=== What you are asked to do ===
Reproduce the data below, switching each occurrence of "circular window" to "round window" and keeping everything else the same.

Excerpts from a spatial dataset
⁂

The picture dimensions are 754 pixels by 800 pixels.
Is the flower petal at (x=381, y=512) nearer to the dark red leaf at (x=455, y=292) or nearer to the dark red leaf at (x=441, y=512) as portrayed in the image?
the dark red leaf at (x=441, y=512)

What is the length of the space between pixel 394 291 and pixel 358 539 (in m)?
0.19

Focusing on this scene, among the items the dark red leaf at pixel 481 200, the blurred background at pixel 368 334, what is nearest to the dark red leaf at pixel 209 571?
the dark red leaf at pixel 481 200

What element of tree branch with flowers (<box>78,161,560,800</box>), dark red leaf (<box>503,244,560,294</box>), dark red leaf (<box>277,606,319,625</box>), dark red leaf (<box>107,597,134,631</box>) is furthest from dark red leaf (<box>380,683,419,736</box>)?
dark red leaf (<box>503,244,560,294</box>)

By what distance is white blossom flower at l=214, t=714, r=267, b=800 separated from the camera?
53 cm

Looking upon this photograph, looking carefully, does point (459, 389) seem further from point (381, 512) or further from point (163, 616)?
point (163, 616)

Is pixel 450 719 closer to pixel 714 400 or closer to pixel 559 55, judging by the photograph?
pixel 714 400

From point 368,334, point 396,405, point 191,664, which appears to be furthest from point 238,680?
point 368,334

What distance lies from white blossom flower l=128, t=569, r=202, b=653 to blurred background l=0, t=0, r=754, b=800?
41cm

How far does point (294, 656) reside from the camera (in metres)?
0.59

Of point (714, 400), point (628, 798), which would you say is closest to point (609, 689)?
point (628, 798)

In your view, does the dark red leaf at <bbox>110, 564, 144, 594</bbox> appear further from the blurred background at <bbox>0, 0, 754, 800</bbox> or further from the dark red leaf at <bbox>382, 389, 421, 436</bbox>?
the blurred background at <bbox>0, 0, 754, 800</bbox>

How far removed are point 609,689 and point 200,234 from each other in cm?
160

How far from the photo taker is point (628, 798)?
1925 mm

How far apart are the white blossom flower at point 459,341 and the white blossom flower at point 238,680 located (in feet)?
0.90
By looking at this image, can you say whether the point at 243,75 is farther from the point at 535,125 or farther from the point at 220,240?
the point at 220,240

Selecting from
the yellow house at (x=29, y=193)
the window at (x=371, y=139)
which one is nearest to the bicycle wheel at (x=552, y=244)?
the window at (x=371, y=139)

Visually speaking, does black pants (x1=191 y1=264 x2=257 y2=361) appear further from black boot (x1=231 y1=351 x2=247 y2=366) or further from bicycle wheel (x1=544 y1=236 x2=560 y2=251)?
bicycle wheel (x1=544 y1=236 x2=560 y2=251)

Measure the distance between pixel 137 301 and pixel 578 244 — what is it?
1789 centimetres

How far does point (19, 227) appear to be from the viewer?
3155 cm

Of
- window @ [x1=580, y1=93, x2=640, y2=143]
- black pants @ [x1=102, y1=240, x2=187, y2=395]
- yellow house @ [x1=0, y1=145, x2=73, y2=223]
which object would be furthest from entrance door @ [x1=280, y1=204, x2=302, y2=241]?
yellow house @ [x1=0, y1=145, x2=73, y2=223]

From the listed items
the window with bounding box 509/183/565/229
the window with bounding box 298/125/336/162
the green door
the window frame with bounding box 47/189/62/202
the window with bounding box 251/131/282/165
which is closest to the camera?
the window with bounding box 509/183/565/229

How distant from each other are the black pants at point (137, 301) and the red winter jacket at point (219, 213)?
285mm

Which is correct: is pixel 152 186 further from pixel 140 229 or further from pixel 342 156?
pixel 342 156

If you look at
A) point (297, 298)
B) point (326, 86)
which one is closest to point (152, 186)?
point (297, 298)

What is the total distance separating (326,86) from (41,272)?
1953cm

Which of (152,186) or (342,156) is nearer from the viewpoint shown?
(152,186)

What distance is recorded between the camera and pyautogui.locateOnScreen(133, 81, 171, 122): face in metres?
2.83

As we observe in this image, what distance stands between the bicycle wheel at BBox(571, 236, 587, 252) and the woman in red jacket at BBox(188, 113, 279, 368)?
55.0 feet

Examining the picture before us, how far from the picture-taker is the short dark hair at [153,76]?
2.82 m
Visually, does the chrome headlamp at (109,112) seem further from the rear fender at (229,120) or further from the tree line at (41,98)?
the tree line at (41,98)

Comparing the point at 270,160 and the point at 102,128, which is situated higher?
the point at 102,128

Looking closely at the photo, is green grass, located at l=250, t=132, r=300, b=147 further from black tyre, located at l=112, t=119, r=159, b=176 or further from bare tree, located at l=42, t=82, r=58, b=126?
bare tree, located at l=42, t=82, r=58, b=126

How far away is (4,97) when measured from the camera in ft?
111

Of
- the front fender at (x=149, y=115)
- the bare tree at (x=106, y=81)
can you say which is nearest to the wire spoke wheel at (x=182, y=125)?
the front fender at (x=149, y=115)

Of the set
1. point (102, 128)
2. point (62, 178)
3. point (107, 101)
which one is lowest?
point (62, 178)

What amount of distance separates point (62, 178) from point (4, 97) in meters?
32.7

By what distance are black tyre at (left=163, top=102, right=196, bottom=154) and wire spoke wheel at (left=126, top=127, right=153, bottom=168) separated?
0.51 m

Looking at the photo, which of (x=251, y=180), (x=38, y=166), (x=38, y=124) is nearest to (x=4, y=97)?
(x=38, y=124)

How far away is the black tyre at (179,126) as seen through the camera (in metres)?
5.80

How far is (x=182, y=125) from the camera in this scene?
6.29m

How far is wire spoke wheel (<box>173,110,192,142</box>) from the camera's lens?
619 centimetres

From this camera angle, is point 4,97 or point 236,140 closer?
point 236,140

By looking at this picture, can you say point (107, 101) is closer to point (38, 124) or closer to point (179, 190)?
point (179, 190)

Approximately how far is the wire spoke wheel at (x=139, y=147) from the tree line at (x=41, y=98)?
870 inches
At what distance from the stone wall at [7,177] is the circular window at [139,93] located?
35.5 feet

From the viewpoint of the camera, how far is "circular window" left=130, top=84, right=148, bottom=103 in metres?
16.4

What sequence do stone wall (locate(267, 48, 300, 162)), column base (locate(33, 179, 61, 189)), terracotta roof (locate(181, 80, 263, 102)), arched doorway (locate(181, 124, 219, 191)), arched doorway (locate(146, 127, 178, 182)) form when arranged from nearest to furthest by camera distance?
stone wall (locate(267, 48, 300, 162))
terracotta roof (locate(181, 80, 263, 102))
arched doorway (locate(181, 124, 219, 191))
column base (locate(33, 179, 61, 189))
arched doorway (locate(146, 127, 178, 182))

⁂

=== Output of the exercise ===
The picture dimensions are 754 pixels by 800 pixels.
Is the flower petal at (x=381, y=512) nearer to the dark red leaf at (x=455, y=292) or nearer to the dark red leaf at (x=441, y=512) as portrayed in the image?
the dark red leaf at (x=441, y=512)

What is the length of the space between pixel 394 291 and pixel 358 539 (in m)?
0.19

Focusing on this scene, among the items the dark red leaf at pixel 481 200, the blurred background at pixel 368 334, what is nearest to the dark red leaf at pixel 209 571?
the dark red leaf at pixel 481 200

What element of tree branch with flowers (<box>78,161,560,800</box>), dark red leaf (<box>503,244,560,294</box>), dark red leaf (<box>277,606,319,625</box>), dark red leaf (<box>107,597,134,631</box>) is furthest from dark red leaf (<box>380,683,419,736</box>)?
dark red leaf (<box>503,244,560,294</box>)

By what distance is white blossom flower at l=214, t=714, r=267, b=800 separated from the camera?
53 cm

Looking upon this photograph, looking carefully, does point (459, 389) seem further from point (381, 512) or further from point (163, 616)?
point (163, 616)

Is pixel 450 719 closer to pixel 714 400 or closer to pixel 559 55, judging by the photograph?
pixel 714 400

From point 368,334, point 396,405, point 191,664, which appears to be furthest from point 238,680?
point 368,334

What distance lies from white blossom flower l=128, t=569, r=202, b=653 to blurred background l=0, t=0, r=754, b=800?
41cm

How far does point (294, 656) reside from the camera (in metres)?
0.59

Of point (714, 400), point (628, 798), which would you say is closest to point (609, 689)?
point (628, 798)

In your view, does the dark red leaf at <bbox>110, 564, 144, 594</bbox> appear further from the blurred background at <bbox>0, 0, 754, 800</bbox> or further from the dark red leaf at <bbox>382, 389, 421, 436</bbox>?
the blurred background at <bbox>0, 0, 754, 800</bbox>

How far removed are point 609,689 and point 200,234 from each other in cm?
160

How far from the photo taker is point (628, 798)?
1925 mm

How far apart are the white blossom flower at point 459,341 and the white blossom flower at point 238,680 located (in feet)?
0.90
By looking at this image, can you say whether the point at 243,75 is farther from the point at 535,125 or farther from the point at 220,240?
the point at 220,240

Selecting from
the yellow house at (x=29, y=193)
the window at (x=371, y=139)
which one is nearest to the bicycle wheel at (x=552, y=244)?
the window at (x=371, y=139)

Visually speaking, does black pants (x1=191 y1=264 x2=257 y2=361) appear further from black boot (x1=231 y1=351 x2=247 y2=366) or further from bicycle wheel (x1=544 y1=236 x2=560 y2=251)?
bicycle wheel (x1=544 y1=236 x2=560 y2=251)

Measure the distance between pixel 137 301 and pixel 578 244 — what is it?
1789 centimetres

How far does point (19, 227) appear to be from the viewer?
3155 cm

Of
- window @ [x1=580, y1=93, x2=640, y2=143]
- black pants @ [x1=102, y1=240, x2=187, y2=395]
- yellow house @ [x1=0, y1=145, x2=73, y2=223]
which object would be furthest from entrance door @ [x1=280, y1=204, x2=302, y2=241]?
yellow house @ [x1=0, y1=145, x2=73, y2=223]

From the listed items
the window with bounding box 509/183/565/229
the window with bounding box 298/125/336/162
the green door
the window frame with bounding box 47/189/62/202
the window with bounding box 251/131/282/165
which is closest to the camera?
the window with bounding box 509/183/565/229

How distant from each other are the black pants at point (137, 301) and the red winter jacket at point (219, 213)?
285mm

Which is correct: is pixel 152 186 further from pixel 140 229 or further from pixel 342 156?
pixel 342 156

If you look at
A) point (297, 298)
B) point (326, 86)
which one is closest to point (152, 186)?
point (297, 298)

What is the total distance separating (326,86) from (41,272)?
1953cm

Which of (152,186) or (342,156) is nearer from the viewpoint shown?
(152,186)

What distance is recorded between the camera and pyautogui.locateOnScreen(133, 81, 171, 122): face in metres?
2.83

As we observe in this image, what distance stands between the bicycle wheel at BBox(571, 236, 587, 252) and the woman in red jacket at BBox(188, 113, 279, 368)?
55.0 feet

Examining the picture before us, how far from the picture-taker is the short dark hair at [153,76]?
2.82 m
Visually, does the chrome headlamp at (109,112) seem further from the rear fender at (229,120) or further from the tree line at (41,98)?
the tree line at (41,98)

Comparing the point at 270,160 and the point at 102,128, which is situated higher?
the point at 102,128

Looking closely at the photo, is green grass, located at l=250, t=132, r=300, b=147 further from black tyre, located at l=112, t=119, r=159, b=176 or further from bare tree, located at l=42, t=82, r=58, b=126?
bare tree, located at l=42, t=82, r=58, b=126

How far away is (4,97) when measured from the camera in ft?
111

Of
- the front fender at (x=149, y=115)
- the bare tree at (x=106, y=81)
can you say which is nearest to the wire spoke wheel at (x=182, y=125)?
the front fender at (x=149, y=115)

Of the set
1. point (102, 128)
2. point (62, 178)
3. point (107, 101)
which one is lowest?
point (62, 178)

What amount of distance separates point (62, 178) from point (4, 97) in meters?
32.7

By what distance are black tyre at (left=163, top=102, right=196, bottom=154) and wire spoke wheel at (left=126, top=127, right=153, bottom=168) separated?
0.51 m

Looking at the photo, which of (x=251, y=180), (x=38, y=166), (x=38, y=124) is nearest to (x=4, y=97)?
(x=38, y=124)

How far away is the black tyre at (179,126) as seen through the camera (in metres)?
5.80

How far is (x=182, y=125) from the camera in this scene?
6.29m

How far is wire spoke wheel (<box>173,110,192,142</box>) from the camera's lens?
619 centimetres

From this camera angle, is point 4,97 or point 236,140 closer?
point 236,140

By looking at this picture, can you say point (107, 101) is closer to point (38, 124) or closer to point (179, 190)?
point (179, 190)

Approximately how far is the wire spoke wheel at (x=139, y=147) from the tree line at (x=41, y=98)?
870 inches
At what distance from the stone wall at [7,177] is the round window at [139,93] located?
35.5 feet

From the viewpoint of the camera, how far is "round window" left=130, top=84, right=148, bottom=103 in metres?
16.4

What sequence do stone wall (locate(267, 48, 300, 162)), column base (locate(33, 179, 61, 189)), terracotta roof (locate(181, 80, 263, 102)), arched doorway (locate(181, 124, 219, 191)), arched doorway (locate(146, 127, 178, 182)) form when arranged from nearest to furthest by camera distance?
stone wall (locate(267, 48, 300, 162))
terracotta roof (locate(181, 80, 263, 102))
arched doorway (locate(181, 124, 219, 191))
column base (locate(33, 179, 61, 189))
arched doorway (locate(146, 127, 178, 182))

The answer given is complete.